Saved entries
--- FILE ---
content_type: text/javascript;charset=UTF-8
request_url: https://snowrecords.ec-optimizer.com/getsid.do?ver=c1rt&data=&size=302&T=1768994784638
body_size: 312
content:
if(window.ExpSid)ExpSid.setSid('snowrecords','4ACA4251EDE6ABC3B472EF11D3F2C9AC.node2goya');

Assignment => All of the records above are to be printed again exactly as they appear.

Result of this task =>
--- FILE ---
content_type: text/javascript;charset=UTF-8
request_url: https://snowrecords.ec-optimizer.com/getsid.do?ver=c1rt&data=&size=302&T=1768994784638
body_size: 312
content:
if(window.ExpSid)ExpSid.setSid('snowrecords','4ACA4251EDE6ABC3B472EF11D3F2C9AC.node2goya');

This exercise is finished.